L’écriture de notre nouveau projet associatif nous a amenés à reparler de notre histoire, à évaluer le présent, et imaginer le rôle social que nous voulons pour notre association dans les années prochaines.

Notre action s’inscrit sur un territoire de proximité au service des personnes qui ont besoin d’une aide humaine et matérielle pour compenser des difficultés cognitives. Ces personnes ont une fragilité à s’inscrire de manière autonome dans tous les cycles de leur vie, les apprentissages scolaires, les relations sociales dont  le travail, le soin à soi-même.

Ce travail sur notre projet associatif nous a montré que nos établissements ne sont pas des espaces fermés, uniquement protecteurs des personnes accueillies ; la vraie vie est dans un va et vient entre intérieur et extérieur ; cette ouverture est un besoin de tous, des personnes accueillies comme des professionnels; la rencontre de l’autre est toujours enrichissante, elle est  mouvement si elle se passe dans l’écoute, elle propose des représentations diverses, atténue les certitudes et interroge sur le sens de sa propre attitude.

Il est bien évident qu’en 60 ans le regard de la société sur les personnes handicapées a changé, mais nous venions de si loin !  Comme tout être humain les personnes handicapées veulent participer au monde dans lequel elles vivent en s’éduquant, en partageant une vie sociale, en travaillant pour certaines ; Elles ont des rêves, comme nous le dit Mélanie, la jeune femme trisomique, qui vient de présenter la météo à  la télévision ; mais il faut encore créer des événements médiatiques comme celui-ci, pour que les personnes handicapées fassent partie du monde visible de notre société. Ces citoyens, dont plus de 4millions présentent des difficultés cognitives, ont à nous apprendre sur l’essentiel, le  lien à l’autre qui fait de nous des humains, et qui est souffrance lorsqu’il ne peut malheureusement s’exprimer.

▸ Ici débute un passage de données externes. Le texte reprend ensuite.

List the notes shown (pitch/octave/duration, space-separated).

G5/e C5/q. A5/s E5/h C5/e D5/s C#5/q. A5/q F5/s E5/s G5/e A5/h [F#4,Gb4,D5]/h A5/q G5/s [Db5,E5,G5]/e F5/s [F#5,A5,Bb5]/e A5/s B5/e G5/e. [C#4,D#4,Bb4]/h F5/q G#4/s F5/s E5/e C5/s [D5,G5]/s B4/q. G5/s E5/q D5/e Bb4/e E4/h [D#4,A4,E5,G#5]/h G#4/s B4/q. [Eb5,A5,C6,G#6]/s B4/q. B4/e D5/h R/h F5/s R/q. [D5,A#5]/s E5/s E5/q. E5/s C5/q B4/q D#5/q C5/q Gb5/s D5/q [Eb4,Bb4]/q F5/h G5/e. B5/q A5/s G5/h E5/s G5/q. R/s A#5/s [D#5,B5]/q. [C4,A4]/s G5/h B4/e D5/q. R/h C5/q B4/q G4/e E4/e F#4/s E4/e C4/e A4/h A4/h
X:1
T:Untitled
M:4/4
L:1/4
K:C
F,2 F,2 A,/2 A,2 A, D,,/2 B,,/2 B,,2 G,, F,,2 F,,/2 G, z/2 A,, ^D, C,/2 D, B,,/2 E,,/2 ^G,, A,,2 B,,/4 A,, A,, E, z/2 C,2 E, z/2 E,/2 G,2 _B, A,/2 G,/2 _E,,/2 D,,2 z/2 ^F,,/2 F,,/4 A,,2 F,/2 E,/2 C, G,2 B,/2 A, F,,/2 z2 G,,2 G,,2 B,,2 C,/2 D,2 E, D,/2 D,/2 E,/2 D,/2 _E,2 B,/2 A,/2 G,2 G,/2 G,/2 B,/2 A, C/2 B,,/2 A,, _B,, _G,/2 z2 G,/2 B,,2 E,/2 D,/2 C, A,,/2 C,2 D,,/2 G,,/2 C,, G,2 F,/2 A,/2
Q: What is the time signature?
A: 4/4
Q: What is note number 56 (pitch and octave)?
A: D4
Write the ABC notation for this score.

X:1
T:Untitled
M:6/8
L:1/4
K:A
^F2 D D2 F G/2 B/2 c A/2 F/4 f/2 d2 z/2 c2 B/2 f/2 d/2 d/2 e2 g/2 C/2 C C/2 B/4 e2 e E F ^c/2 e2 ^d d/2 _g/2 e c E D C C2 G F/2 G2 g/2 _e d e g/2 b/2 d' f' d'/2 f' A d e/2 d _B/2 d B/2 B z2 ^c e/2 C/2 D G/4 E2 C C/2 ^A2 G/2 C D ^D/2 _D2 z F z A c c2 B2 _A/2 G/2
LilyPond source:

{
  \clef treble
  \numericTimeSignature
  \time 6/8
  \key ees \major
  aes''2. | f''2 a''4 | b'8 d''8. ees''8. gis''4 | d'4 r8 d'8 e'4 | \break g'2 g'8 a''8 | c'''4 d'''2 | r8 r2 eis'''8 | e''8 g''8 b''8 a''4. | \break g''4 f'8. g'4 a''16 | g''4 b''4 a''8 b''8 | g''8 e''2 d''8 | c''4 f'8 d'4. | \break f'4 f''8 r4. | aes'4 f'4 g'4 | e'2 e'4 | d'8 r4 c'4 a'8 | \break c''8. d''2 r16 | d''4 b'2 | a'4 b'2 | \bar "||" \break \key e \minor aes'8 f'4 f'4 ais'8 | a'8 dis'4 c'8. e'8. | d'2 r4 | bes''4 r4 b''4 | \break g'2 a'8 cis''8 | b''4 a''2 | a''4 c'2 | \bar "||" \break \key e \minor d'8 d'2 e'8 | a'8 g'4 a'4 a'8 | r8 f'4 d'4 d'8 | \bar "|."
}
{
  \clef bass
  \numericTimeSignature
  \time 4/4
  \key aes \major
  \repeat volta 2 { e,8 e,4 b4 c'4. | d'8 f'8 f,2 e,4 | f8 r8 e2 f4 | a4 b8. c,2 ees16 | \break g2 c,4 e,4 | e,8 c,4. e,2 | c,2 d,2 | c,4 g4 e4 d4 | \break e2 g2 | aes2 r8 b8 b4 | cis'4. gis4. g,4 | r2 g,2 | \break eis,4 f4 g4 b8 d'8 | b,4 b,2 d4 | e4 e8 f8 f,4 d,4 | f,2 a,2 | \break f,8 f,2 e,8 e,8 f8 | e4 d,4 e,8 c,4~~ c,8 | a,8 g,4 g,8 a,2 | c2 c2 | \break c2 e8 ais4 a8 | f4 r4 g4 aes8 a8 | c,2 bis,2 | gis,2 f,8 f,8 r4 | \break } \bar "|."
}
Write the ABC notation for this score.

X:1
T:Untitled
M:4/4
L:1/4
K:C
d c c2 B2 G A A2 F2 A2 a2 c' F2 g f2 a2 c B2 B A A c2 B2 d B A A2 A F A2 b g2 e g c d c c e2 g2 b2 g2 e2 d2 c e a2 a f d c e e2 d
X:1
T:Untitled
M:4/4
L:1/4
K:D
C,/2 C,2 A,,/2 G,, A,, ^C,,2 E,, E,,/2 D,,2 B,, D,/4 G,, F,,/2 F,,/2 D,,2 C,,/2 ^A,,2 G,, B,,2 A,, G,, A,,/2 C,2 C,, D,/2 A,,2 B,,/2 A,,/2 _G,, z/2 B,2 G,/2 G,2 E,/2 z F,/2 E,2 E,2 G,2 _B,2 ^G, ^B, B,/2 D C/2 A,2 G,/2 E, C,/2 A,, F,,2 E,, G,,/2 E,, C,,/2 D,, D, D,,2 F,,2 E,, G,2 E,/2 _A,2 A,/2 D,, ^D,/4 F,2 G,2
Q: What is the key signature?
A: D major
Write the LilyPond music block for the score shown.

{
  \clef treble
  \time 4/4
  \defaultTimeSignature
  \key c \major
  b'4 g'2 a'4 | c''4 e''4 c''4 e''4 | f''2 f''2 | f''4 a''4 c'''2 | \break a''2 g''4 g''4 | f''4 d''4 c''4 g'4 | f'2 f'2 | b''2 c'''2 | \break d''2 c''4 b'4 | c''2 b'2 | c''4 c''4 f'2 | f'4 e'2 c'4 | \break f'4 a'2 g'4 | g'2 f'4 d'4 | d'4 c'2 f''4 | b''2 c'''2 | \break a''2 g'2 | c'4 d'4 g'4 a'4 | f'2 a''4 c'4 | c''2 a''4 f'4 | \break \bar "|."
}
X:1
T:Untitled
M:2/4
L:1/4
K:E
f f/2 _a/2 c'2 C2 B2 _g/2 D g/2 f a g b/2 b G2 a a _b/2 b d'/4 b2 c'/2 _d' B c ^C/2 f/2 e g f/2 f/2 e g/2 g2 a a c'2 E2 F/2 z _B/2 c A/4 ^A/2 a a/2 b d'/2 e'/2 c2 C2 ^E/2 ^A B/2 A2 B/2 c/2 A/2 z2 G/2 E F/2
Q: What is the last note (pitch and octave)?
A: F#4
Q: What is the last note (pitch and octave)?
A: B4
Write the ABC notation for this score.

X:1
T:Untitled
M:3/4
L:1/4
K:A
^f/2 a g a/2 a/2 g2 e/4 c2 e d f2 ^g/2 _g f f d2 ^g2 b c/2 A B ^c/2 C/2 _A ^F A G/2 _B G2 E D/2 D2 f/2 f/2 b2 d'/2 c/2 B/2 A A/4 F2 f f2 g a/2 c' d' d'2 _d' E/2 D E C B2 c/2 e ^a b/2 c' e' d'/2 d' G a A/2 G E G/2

En France une grande part de l’accompagnement des plus fragiles est confiée au monde associatif ; Voyons le côté positif, c’est une grande confiance accordée à notre secteur. Collectifs tournés vers la création d’un lien social, les associations tentent, dans un projet durable, de réduire les inégalités face à une société de  consommation qui reconnait les plus forts de ses membres,  engendre le « chacun pour soi », voire détruit la cohésion sociale. Notre essence est celle de la création d’un bien commun qui va au- delà de nos seuls bénéficiaires, puisqu’en ouvrant le regard de tous vers les plus faibles, nous concourrons à l’empathie des uns vers les autres sans laquelle notre monde ne pourra survivre.
Notre pays peut être fier de tous ses bénévoles qui œuvrent dans l’échange, dans la liberté de cet acte, et trouvent dans leur don une part de sens à leur vie.  Cette richesse du cœur est un bien commun à préserver.